:: EXCERPTED TEXT ::
Sure, there are plenty of tips discussing how to use sequences in JavaFX, but the one I wanted to cover quickly today is regarding the fact that sequences are immutable. That is, once you create them, their content can’t change.

You lie!‘ I hear you all shout, running off to your IDE’s to show me the following fully legal and compiler-friendly code:

[jfx]
var seq = [ 1, 2, 3 ];
insert 4 into seq;
insert 5 into seq;
delete 1 from seq;

println(seq);
[/jfx]

If you run this code, the output will be [ 2, 3, 4, 5 ], as expected. It’s understandable if you think the sequence is being updated in-place – it certainly looks that way from where we’re all standing – except that under the hood it isn’t, and there are performance implications we need to be clear on. To get straight to the point, the insert and delete instructions create a brand new sequence instance, but fortunately they also ensure that the seq variable always refers to the new instance, quietly leaving the old instance to get garbage collected.
:::
:: DATA LINES ::
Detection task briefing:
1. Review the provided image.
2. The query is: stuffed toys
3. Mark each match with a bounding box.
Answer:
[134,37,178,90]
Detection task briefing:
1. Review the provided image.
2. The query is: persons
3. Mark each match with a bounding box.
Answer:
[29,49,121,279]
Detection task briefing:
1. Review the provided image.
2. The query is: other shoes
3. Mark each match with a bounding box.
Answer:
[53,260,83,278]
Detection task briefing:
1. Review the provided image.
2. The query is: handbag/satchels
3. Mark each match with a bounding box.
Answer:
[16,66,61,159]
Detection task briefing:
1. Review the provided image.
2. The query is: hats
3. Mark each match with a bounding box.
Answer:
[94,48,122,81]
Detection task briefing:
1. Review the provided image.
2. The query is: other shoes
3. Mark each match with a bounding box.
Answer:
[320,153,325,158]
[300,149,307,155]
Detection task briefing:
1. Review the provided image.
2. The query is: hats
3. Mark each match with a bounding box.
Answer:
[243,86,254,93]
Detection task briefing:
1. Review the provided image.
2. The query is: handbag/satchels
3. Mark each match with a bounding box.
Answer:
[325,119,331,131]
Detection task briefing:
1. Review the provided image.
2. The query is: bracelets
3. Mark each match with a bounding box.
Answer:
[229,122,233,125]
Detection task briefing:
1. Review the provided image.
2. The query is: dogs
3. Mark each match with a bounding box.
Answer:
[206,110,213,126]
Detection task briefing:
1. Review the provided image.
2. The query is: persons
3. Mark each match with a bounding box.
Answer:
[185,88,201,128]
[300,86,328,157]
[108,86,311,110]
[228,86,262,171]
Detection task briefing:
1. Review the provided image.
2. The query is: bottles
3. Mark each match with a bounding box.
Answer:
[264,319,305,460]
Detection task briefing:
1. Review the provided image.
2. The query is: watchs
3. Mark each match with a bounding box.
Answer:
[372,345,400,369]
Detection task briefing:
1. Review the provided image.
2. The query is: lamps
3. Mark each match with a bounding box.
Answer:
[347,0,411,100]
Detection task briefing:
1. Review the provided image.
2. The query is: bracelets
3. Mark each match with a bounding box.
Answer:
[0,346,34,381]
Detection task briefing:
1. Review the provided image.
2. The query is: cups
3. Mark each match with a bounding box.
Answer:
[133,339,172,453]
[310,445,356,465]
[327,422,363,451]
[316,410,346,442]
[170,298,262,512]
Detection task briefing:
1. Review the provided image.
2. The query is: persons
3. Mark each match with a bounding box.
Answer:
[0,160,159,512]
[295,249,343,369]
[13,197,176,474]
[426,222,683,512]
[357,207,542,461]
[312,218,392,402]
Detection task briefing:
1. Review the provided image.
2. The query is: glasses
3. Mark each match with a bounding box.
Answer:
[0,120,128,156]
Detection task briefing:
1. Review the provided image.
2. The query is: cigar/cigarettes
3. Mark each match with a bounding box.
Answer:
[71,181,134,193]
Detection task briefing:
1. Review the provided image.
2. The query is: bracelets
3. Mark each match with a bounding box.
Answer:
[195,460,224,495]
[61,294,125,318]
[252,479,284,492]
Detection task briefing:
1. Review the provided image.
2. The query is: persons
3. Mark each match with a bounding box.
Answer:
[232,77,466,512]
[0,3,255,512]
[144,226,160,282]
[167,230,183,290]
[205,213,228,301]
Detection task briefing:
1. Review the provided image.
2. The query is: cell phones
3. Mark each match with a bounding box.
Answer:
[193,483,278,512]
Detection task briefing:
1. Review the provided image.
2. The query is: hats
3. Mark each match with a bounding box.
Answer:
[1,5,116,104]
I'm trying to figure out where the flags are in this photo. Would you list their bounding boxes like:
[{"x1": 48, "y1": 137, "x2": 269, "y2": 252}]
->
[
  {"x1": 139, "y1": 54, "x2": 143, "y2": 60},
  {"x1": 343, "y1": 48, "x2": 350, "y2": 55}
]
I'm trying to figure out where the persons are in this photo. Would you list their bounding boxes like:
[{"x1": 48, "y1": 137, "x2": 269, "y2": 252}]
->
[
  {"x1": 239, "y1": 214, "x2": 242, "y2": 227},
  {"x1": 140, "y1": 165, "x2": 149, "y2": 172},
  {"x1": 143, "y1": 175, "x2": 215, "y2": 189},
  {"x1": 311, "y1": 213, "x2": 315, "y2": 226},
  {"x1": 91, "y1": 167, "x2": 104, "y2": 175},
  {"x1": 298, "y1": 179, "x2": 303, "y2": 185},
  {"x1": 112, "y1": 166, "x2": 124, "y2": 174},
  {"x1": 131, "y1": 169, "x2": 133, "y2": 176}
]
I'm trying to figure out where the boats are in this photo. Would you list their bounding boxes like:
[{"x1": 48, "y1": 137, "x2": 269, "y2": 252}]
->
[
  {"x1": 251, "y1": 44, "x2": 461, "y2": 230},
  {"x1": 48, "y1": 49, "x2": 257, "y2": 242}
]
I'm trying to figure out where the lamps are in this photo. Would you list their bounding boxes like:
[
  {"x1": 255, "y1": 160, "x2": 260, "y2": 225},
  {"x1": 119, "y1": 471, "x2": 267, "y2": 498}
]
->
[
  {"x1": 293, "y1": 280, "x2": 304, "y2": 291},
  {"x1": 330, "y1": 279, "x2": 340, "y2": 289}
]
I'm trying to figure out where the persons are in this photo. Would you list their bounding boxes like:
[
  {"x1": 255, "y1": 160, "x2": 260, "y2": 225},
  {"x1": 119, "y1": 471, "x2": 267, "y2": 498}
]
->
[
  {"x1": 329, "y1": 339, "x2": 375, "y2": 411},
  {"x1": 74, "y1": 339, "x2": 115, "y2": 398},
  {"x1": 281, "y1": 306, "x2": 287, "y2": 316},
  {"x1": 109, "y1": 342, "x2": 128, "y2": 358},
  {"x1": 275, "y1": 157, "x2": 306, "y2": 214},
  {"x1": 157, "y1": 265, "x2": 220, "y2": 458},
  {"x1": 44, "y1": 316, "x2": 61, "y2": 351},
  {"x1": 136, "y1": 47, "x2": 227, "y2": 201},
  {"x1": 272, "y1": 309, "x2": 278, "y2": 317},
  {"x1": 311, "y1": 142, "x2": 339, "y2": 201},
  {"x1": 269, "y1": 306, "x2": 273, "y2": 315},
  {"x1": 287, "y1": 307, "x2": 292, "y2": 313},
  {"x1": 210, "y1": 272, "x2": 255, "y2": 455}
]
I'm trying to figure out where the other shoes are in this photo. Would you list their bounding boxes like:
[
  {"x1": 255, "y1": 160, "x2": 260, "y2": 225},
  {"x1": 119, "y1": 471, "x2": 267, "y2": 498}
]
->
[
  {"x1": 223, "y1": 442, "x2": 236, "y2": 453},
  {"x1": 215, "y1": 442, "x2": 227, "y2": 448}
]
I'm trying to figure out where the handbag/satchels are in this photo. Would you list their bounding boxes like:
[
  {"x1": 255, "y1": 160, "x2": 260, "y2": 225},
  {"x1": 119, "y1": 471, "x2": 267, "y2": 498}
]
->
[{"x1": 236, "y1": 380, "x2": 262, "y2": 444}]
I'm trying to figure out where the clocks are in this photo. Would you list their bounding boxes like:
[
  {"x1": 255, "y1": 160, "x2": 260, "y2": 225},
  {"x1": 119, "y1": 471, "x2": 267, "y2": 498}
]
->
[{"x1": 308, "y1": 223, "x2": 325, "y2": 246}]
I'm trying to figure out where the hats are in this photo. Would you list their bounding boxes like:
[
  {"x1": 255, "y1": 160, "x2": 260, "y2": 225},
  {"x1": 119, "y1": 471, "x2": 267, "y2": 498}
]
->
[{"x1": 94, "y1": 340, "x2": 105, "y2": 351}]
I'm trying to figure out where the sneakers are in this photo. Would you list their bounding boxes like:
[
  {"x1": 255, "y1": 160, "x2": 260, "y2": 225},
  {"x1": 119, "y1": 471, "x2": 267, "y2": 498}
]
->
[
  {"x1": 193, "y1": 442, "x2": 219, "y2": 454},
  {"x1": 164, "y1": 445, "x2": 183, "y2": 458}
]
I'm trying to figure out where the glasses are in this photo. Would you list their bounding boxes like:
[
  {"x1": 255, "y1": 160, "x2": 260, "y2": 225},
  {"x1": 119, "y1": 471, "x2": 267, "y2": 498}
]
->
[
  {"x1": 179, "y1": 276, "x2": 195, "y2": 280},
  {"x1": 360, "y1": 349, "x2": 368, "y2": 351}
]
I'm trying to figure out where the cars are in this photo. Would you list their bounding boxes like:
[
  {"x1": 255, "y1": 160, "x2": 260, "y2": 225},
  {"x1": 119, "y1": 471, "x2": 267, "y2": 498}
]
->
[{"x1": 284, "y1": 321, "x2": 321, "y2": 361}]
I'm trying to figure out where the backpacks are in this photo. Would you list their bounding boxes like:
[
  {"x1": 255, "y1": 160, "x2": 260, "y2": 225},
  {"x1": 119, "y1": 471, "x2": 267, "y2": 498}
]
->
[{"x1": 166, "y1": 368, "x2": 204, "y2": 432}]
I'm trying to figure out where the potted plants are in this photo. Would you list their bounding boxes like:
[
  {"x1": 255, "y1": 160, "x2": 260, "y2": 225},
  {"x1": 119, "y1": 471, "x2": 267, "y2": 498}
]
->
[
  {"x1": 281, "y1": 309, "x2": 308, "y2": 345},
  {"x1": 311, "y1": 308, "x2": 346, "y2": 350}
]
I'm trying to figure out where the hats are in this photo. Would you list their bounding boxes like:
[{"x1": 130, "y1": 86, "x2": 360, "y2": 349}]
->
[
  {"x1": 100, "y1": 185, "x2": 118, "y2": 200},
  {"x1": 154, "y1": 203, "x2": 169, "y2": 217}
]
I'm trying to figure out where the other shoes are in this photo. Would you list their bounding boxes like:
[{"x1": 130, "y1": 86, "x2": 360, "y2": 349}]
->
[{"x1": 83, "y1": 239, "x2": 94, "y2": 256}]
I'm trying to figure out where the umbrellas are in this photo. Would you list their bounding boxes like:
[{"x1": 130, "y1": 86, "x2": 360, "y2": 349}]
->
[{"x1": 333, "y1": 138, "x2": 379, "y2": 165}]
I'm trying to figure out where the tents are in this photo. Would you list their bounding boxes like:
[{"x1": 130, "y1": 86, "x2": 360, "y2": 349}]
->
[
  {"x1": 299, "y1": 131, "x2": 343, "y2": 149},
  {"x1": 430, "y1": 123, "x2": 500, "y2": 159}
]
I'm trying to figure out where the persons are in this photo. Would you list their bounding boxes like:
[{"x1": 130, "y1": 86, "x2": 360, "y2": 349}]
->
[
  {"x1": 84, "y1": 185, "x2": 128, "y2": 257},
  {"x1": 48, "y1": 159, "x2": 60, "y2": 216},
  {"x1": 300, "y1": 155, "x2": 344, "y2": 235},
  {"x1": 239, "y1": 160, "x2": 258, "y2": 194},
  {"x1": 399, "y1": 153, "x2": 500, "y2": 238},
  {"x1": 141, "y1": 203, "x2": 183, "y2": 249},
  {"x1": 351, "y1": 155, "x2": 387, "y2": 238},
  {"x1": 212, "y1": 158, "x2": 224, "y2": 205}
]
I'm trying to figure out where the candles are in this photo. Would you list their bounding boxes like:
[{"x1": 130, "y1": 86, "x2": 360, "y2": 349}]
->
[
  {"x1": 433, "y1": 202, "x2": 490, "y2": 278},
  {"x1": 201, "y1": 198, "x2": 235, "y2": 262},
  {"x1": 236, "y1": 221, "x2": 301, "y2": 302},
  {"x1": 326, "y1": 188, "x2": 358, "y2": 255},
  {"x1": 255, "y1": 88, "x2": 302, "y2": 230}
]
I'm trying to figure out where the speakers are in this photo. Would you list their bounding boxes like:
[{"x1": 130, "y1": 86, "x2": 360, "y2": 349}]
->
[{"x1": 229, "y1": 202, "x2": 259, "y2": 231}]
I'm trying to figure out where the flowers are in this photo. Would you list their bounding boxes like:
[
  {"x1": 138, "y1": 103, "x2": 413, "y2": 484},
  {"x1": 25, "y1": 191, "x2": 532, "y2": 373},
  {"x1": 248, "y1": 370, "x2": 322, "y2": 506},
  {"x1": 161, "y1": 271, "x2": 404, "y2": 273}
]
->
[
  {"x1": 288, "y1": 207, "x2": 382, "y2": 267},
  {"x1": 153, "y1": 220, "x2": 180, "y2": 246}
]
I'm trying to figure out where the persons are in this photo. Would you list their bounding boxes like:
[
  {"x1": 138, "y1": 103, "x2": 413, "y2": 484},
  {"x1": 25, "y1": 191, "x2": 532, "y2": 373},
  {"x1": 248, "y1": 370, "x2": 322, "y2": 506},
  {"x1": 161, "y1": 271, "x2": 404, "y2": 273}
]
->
:::
# EXERCISE REQUIREMENTS
• A. List every statement in the code example in the text on JavaFX sequences above, one per line.
• B. From the text on JavaFX sequences above, extract verbatim the part that opens with the words containing "Sure, there are" and closes with "content can’t change.".

# FULL ANSWERS
• A.
var seq = [ 1, 2, 3 ];
insert 4 into seq;
insert 5 into seq;
delete 1 from seq;
println(seq);

• B.
Sure, there are plenty of tips discussing how to use sequences in JavaFX, but the one I wanted to cover quickly today is regarding the fact that sequences are immutable. That is, once you create them, their content can’t change.